He was one of the luminaries of Cebuano music at a time that did not want for luminaries. However, the abundance was not restricted to Inuz Vergara’s home province alone. Cebu had always kept Manila and other major Asian cities well-supplied with talented and reliable musicians, in such a way that the smart-alecks in the capital began to make jokes, putting the blame on “all that corn which Cebuano are fond of eating in lieu of rice.” Well, making music requires enormous amounts of energy, as well all know

According to his close friends and associates, it was by falling under the influence of a teacher like the renowned orchestra leader in pre-WWII Cebu, Candido Celerio, that Inuz became more than ready to fulfill his role when the time finally came. And that role was to create musical arrangements for the orchestra’s own use, which were extremely rare and quite costly in those days, and to wield the baton for Cebu’s most distinguished multi-purpose band, the Mutya Band (although “orchestra” was considered the correct term to use then). Not unlike its conductor, the band had gone through quite an interesting set of circumstances itself.

▶ [WHAT TO WORK ON]
• 1. For each statement below, answer yes or no according to the passage on Inuz Vergara, and quote the words of the passage that decide it.
(a) Musical arrangements made for an orchestra's own use were common and cheap at the time.
(b) Cebu supplied Manila with musicians.
(c) The jokes made in the capital put the blame on rice.
• 2. Answer these questions from the passage on Inuz Vergara.
(a) Which band did Inuz wield the baton for?
(b) What food did the smart-alecks in the capital blame?
(c) What term was considered correct for the band then?
The rows play no part in this work.

▶ [LISTED RECORDS]
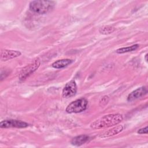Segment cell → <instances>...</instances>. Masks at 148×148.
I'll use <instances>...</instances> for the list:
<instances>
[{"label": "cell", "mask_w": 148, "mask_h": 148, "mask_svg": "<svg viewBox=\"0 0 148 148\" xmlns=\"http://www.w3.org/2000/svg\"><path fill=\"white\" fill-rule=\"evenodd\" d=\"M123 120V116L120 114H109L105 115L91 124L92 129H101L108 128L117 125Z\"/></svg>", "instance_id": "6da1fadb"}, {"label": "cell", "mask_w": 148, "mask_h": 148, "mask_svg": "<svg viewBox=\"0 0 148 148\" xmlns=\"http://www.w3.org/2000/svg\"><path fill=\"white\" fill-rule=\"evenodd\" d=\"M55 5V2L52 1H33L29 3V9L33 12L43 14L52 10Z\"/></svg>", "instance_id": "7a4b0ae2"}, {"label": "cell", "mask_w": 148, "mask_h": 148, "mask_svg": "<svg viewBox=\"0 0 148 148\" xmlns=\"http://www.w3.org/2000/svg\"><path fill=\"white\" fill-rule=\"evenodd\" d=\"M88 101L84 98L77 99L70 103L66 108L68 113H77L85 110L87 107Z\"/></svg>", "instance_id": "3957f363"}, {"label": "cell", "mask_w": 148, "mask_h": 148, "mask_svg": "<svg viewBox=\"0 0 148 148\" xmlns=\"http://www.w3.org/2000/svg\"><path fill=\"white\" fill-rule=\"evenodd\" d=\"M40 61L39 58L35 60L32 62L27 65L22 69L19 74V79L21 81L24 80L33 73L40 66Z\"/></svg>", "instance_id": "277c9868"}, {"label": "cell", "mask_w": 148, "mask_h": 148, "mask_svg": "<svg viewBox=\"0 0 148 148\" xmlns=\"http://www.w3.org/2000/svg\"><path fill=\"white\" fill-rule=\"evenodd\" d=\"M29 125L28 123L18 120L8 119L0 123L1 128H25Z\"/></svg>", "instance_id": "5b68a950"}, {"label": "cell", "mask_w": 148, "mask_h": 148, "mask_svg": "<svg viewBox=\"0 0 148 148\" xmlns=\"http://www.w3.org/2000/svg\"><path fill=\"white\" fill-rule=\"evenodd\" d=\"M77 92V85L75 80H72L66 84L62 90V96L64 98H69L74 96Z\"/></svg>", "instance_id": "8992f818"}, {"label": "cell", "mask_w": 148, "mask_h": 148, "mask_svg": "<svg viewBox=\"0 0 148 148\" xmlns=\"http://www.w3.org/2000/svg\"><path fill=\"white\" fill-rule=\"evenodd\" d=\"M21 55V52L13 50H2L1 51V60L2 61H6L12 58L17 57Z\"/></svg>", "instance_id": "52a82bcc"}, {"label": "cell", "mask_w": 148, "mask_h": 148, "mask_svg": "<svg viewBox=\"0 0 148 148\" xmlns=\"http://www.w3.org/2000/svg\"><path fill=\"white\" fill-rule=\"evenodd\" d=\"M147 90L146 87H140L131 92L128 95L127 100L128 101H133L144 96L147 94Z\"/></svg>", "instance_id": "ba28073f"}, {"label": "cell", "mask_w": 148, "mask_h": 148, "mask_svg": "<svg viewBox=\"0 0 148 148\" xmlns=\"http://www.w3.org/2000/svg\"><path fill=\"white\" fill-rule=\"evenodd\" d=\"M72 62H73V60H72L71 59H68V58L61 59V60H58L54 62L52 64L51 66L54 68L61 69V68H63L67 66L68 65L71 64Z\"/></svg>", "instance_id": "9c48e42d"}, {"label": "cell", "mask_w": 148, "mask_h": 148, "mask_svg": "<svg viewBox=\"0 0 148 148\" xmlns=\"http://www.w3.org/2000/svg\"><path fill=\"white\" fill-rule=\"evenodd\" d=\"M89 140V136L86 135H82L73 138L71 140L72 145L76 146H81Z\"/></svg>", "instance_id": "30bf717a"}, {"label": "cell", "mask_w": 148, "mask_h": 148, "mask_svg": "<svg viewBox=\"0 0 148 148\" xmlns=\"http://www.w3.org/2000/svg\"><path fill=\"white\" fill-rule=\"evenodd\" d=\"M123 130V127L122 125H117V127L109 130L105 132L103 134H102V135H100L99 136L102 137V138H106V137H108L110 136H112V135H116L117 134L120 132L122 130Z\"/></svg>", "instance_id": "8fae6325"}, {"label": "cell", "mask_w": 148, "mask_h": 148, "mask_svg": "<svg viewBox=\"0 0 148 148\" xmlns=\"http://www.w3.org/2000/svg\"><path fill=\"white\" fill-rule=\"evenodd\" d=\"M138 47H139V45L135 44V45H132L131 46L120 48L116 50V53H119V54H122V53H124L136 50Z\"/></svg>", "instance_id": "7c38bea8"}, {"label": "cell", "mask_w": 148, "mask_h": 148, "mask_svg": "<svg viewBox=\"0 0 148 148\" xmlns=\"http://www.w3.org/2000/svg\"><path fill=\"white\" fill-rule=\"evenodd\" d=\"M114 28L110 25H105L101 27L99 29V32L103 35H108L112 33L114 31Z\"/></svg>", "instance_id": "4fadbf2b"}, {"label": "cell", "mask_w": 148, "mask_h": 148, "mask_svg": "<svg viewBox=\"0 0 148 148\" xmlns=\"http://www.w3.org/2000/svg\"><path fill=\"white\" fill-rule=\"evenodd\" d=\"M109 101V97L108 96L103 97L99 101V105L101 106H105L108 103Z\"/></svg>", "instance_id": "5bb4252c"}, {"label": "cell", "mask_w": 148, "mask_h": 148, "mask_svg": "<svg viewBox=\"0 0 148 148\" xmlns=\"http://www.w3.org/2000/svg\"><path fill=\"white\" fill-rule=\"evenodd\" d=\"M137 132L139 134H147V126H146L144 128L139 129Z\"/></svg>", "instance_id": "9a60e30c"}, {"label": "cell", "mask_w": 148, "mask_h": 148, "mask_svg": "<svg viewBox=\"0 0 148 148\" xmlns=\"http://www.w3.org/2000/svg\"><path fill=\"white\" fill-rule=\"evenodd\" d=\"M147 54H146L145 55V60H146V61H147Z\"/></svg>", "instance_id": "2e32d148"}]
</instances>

▶ [EXPECTED ANSWERS]
• 1.
(a) No: "which were extremely rare and quite costly in those days"
(b) Yes: "Cebu had always kept Manila and other major Asian cities well-supplied with talented and reliable musicians"
(c) No: "putting the blame on “all that corn which Cebuano are fond of eating in lieu of rice.”"

• 2.
(a) The Mutya Band
(b) Corn
(c) "Orchestra"